Boromir would shrug and affect a look of long-suffering amusement, as his young brother would wonder aloud about the tale of the horn that had become the mark of the eldest son of the Stewards’ house.
“It’s just a horn,” he’d say dismissively, as he’d polish the silver that bound it.
“It’s from one of the wild kine of Araw that Vorondil himself slew!” Faramir’s young voice could get almost tinny when excited.
“Yes, yes and he brought the horn back for Mardil, and –“
“And it has been passed down year after year to the eldest son and -”
“It’s quite old,” Boromir would say critically, “I hope it works.”
“It’s not old! It’s an heirloom!” Faramir would repeat, insistently, quite horrified at what seemed to sound like irreverence but surely couldn’t be, for Boromir would often wear the horn on his baldric and look at his reflection in a looking glass when he thought no one was watching.
It took Faramir two weeks searching through dusty journals in the libraries to find the account of the hunt of the wild kine of Araw as written by Vorondil in an aging journal, barely held together now.

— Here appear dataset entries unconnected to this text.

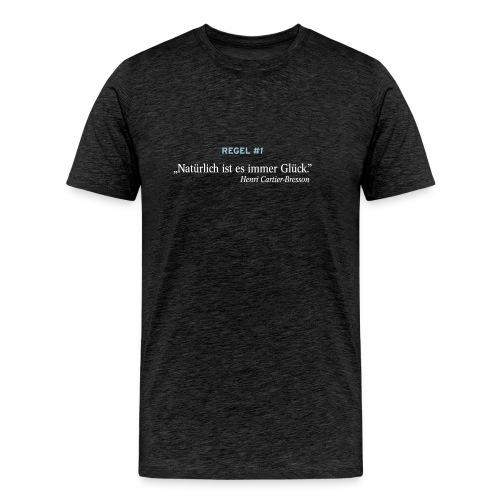 Natürlich ist es immer Glück - Männer Premium T-Shirt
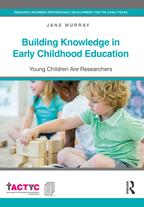 BuildingKnowledgeinEarlyChildhoodEducationYoungChildrenAreResearchers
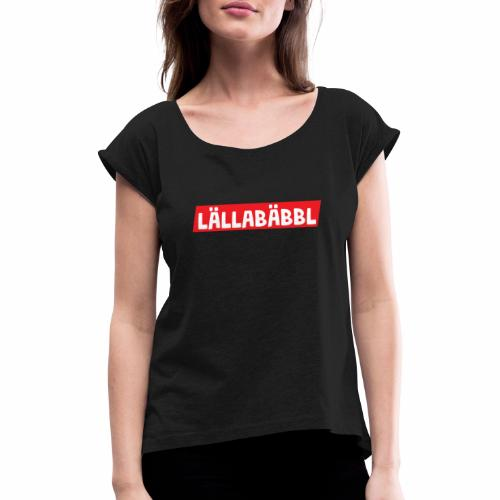 Lällabäbbl - Frauen T-Shirt mit gerollten Ärmeln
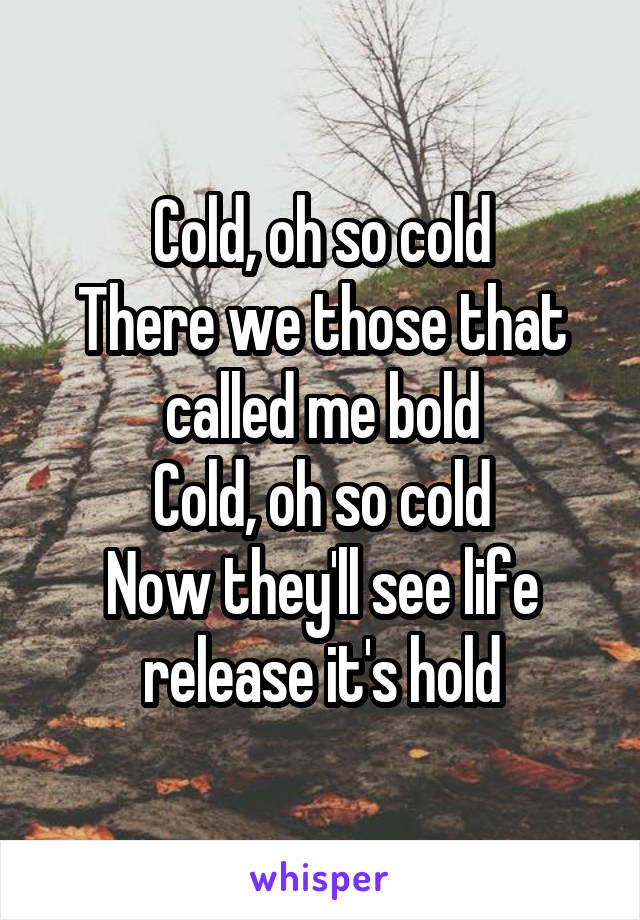 Cold, oh so cold There we those that called me bold Cold, oh so cold Now they'll see life release it's hold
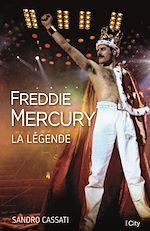 Télécharger le livre :  Freddie Mercury, la légende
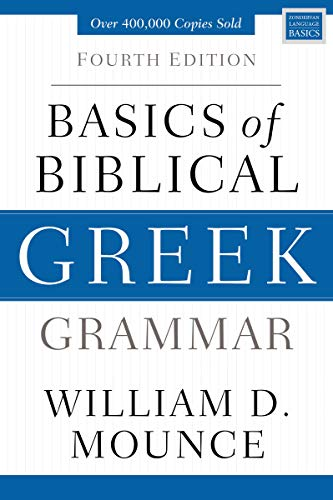 Basics of Biblical Greek Grammar: Fourth Edition (Zondervan Language Basics Series) (English Edition)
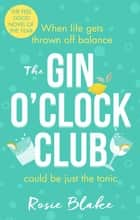 The Gin O'Clock Club ebook by Rosie Blake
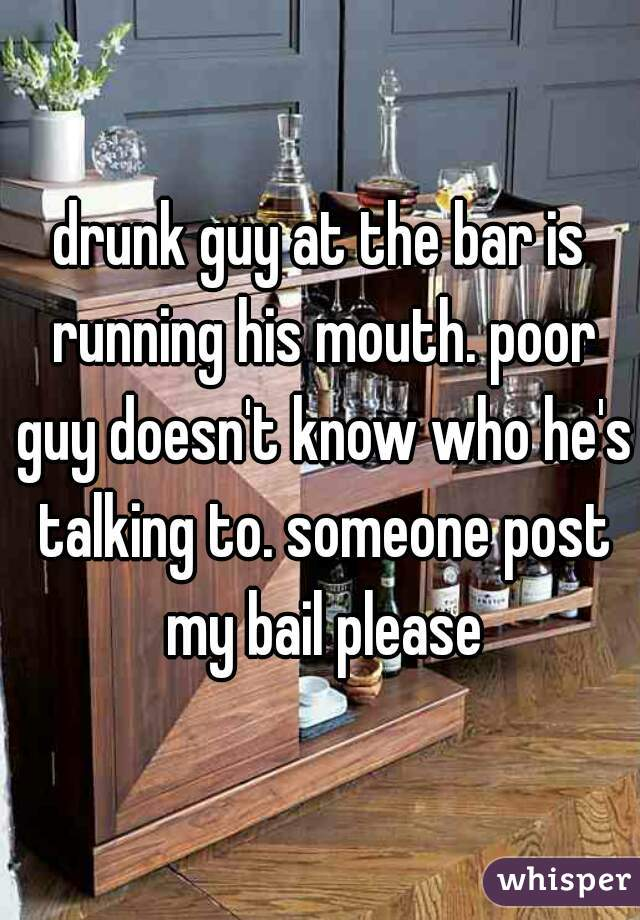 drunk guy at the bar is running his mouth. poor guy doesn't know who he's talking to. someone post my bail please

It was not a very detailed account.
An entire morning of hunting and two arrows to the neck served to bring the “fool of an animal” down, Vorondil had written. The huge ox had strayed into their oliphaunt hunt and disrupted it. It was their only kill.
“Kine? What does one do with Kine?” Vorondil’s friends had asked, “The meat is too tough, the hide too rough and surely we cannot carry this huge animal till Minas Tirith. ”
But Vorondil had slain the beast, huge as it was, and huge enough to boast of it somewhat and their only kill, and some token of the hunt must be taken.
“So the animal has some use after all,” the friends had said, pleased, when the silversmith finished his work with the horn, “’Tis a fine toy for Mardil to play with. A tad large though.”
Some histories, Faramir decided, were better unshared.